- Camacho c. 2014

Background information
- Also known as: La Tuyía; El Rey de Corazones; El Mentado; El Rey del Requinto;
- Born: José Ariel Camacho Barraza July 8, 1992 Guamúchil, Sinaloa, Mexico
- Died: February 25, 2015 (aged 22) Angostura, Sinaloa, Mexico
- Genres: Regional Mexican; sierreño with tuba; corrido; narcocorrido;
- Occupations: Musician; singer; songwriter;
- Instruments: Vocals; Guitar;
- Years active: 2009–2015
- Label: JG MUSIC (2013–2014)DEL Records (2014–2015)
- Formerly of: Los Plebes del Rancho

= Ariel Camacho =

Mexican musician (1992–2015)

José Ariel Camacho Barraza (July 8, 1992 – February 25, 2015) was a Mexican musician and singer-songwriter. He predominantly performed regional Mexican music, mainly corridos. He was the lead singer and lead guitarist of his group, Ariel Camacho y Los Plebes del Rancho. In 2013, Ariel Camacho y Los Plebes del Rancho signed to JG Records where they frequently played in Tijuana, Baja California, Mexico. In 2014 they signed with DEL Records, which allowed them to play their music in the United States.

==Early life==
Camacho was born to Benito Camacho and Reynalda Barraza on July 8, 1992, in Guamúchil, Sinaloa. By age seven, he began playing the guitar and singing by age 12. He became known as "La Tuyía" (Note: A nickname meaning "you've made that guitar yours".) due to a childhood nickname given to him by his grandfather because his guitar was much bigger than him. When he was in middle school, he met César Iván Sánchez, who would later play guitar and do backup vocals for his band.

== Career ==
Camacho later sought to expand his group and found a tuba player, Omar Burgos. His first concert was held in Tijuana, in which he played for more than 40,000 people. He quickly became known for his expressive way of playing the Mexican twelve-string guitar, a modification of common twelve-string guitars to approximate the timbre of the bajo sexto. Ariel's preferred brand of guitar was the Takamine. He would play a P3DC-12 guitar.

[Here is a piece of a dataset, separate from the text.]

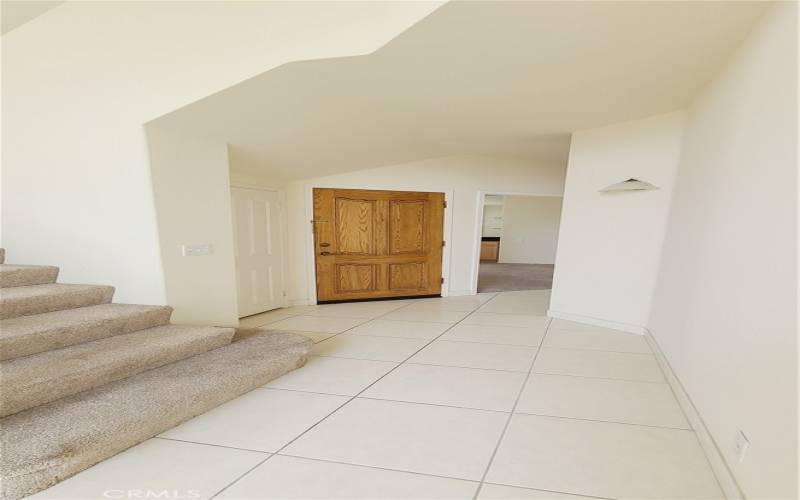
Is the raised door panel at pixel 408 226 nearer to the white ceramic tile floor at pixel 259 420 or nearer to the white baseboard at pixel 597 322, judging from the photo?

He decided to form a band in the beginning of 2013. His band Ariel Camacho y Los Plebes del Rancho consisted of "el Tigre", Cesar Sánchez who did rhythm guitar and backing vocals, and "el Cenizo" Omar Burgos who played the sousaphone tuba. Camacho was the lead singer and played lead guitar in the band. His band quickly became known due to their outdated combination of standard guitar, twelve-string guitar, and sousaphone tuba. Among their most successful songs were "Hablemos", "Te Metiste", "El Karma" and "Rey de Corazónes". He was later nicknamed "El Rey de Corazónes" after releasing the same-titled song, that quickly made his group known through social media. Camacho was praised for maintaining a classical element in his regional music by paying attention to the songwriters who had come before him such as Miguel y Miguel, Camacho's favorite artists. He was also a frequent collaborator with other corrido singers, including Grupo Fernández, Grupo Marca Registrada, Los Traviezoz de la Zierra, and Regulo Caro.

==Death==
On 25 February 2015,
Camacho and four other people were in a car accident on the road from Angostura, Sinaloa. Camacho was returning from a music festival, Carnaval de Mocorito. Camacho and two others died and two other people were injured. They were riding in a 2004 Honda Accord when Camacho lost control. The accident reportedly occurred at two in the morning on highway Angostura–La Reforma. Camacho died on impact. It is unclear whether he was driving intoxicated although it was reported he was driving at excessive speed. He died at the age of 22.

==Legacy==
Following his death, his group's song "El Karma" reached number one on the Billboard Hot Latin Songs chart in March and the album hit the top five of the Latin albums chart. Shortly after his death, Ariel Camacho y Los Plebes del Rancho changed their name to Los Plebes del Rancho de Ariel Camacho to tribute Camacho. The band continues to make albums in honor of Camacho, like "Recuerden Mi Estilo", alongside Camacho's father, Benito Camacho. Many have paid tribute to Camacho through the use of songs such as Virlán García with "Hasta el Cielo", Los Traviezoz de la Zierra with "Mis Últimos Momentos" and "Un Mentado Ariel". An album in tribute to Camacho was also released in 2017 called "Ariel Camacho Para Siempre" that features artists such as Gerardo Ortiz, Regulo Caro, and Revolver Cannabis. Each year on 25 February in memory of Camacho, his band, family members, fans, and other artists come together at his grave to commemorate him. Ariel is now known by many as "el Rey del Requinto", "el Mentado", "el Rey de Corazones" and "la Tuyía".

Many later artists making regional Mexican music including in the corridos tumbados scene cite Camacho as a source of inspiration, some of these artists include Natanael Cano, Junior H, Gabito Ballesteros, among several others.